Her parents didn’t help much. Her mother called Brianna spoiled and would ignore her when she cried. Her father would jostle Brianna too roughly. Ashley would have to make up little excuses to get Brianna away from him, especially when he was drunk.

Her father reminded her of Judge Otero, whom she had met just before she found out she was pregnant with Brianna. He had helped her with a speeding ticket. He hadn’t asked for much in return.

A few weeks later, she was in his court again, on another speeding ticket. By then, she was pregnant and Tony was in jail. She was only seventeen, had no job, and had just dropped out of high school. She broke down in tears as she told the judge. He had a clerk show her back to his office after the session. He sat behind his big wooden desk and gave her a way out that she had never considered—adoption. He even gave her the name of someone who wanted to adopt. She recognized it. It was the name of someone famous. It was something she couldn’t consider, though. She still thought that Tony would get out of jail and that they would live together in a trailer on his parents’ property. One big happy family. Still, she kept the phone number tucked away in a drawer, just in case.

Of course, by the time Brianna was born, she knew Tony would never get out. She found herself in the middle of the night trying to soothe Brianna, wondering what it would be like to be free and childless again. She had thought that as Brianna got older, things would get easier, but they didn’t. When Ashley started feeding her baby cereal, Brianna choked her way through the first few bites, then threw the rest. Ashley, in tears, would plead with her baby to eat, but Brianna wouldn’t, and she would only sleep two or three hours at a
time. Ashley took Brianna to the doctor, who said that there was nothing wrong. He told Ashley that she just needed to be more patient. Ashley tried.

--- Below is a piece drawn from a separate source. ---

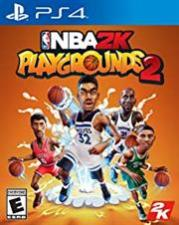 Sony PS4 Game NBA Playgrounds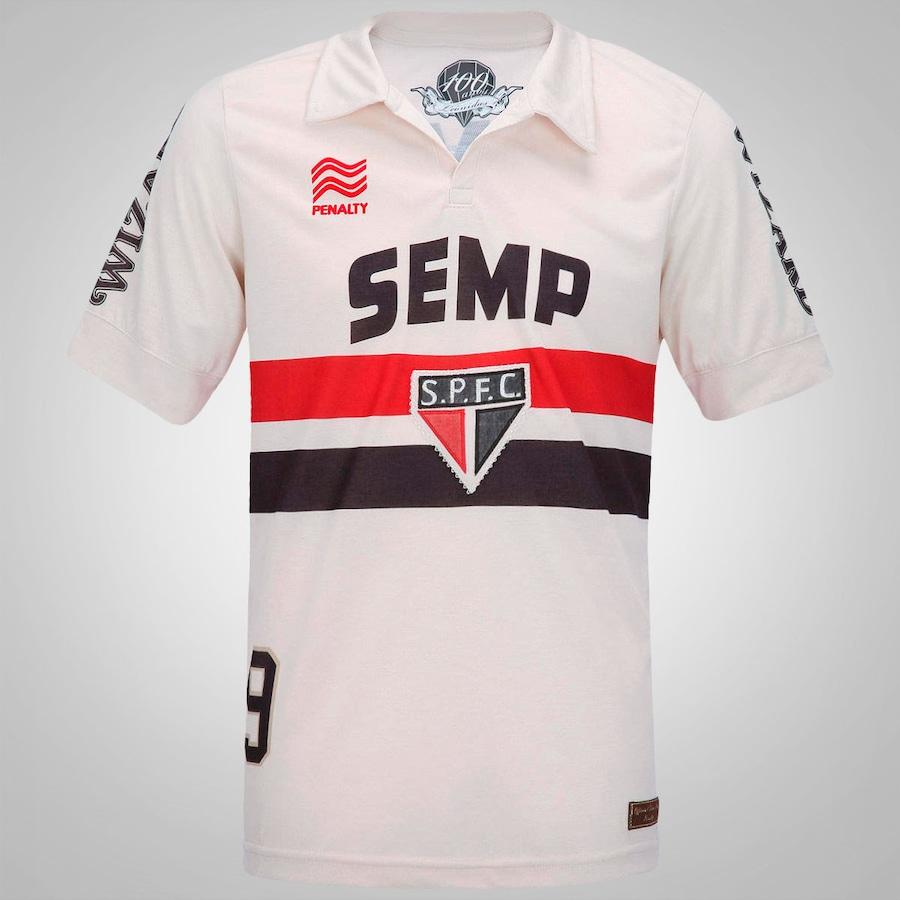 Camisa Penalty São Paulo I Leônidas Da Silva Coleção Raízes 2013 Masculina e5466fac88ac7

One night, though, when Brianna was nine months old and lay screaming on Ashley’s bed, all Ashley could do was to yell “Shut up” over and over. She knew her parents wouldn’t wake up. They never did. Ashley threw her clothes around her room and smashed a ceramic bear. Brianna kept crying. Ashley grabbed a pillow and pushed it down hard on her daughter’s face. She only held it there for a moment, but after realizing what she had almost done, she grabbed her daughter and held her tight. Ashley swore she’d try harder.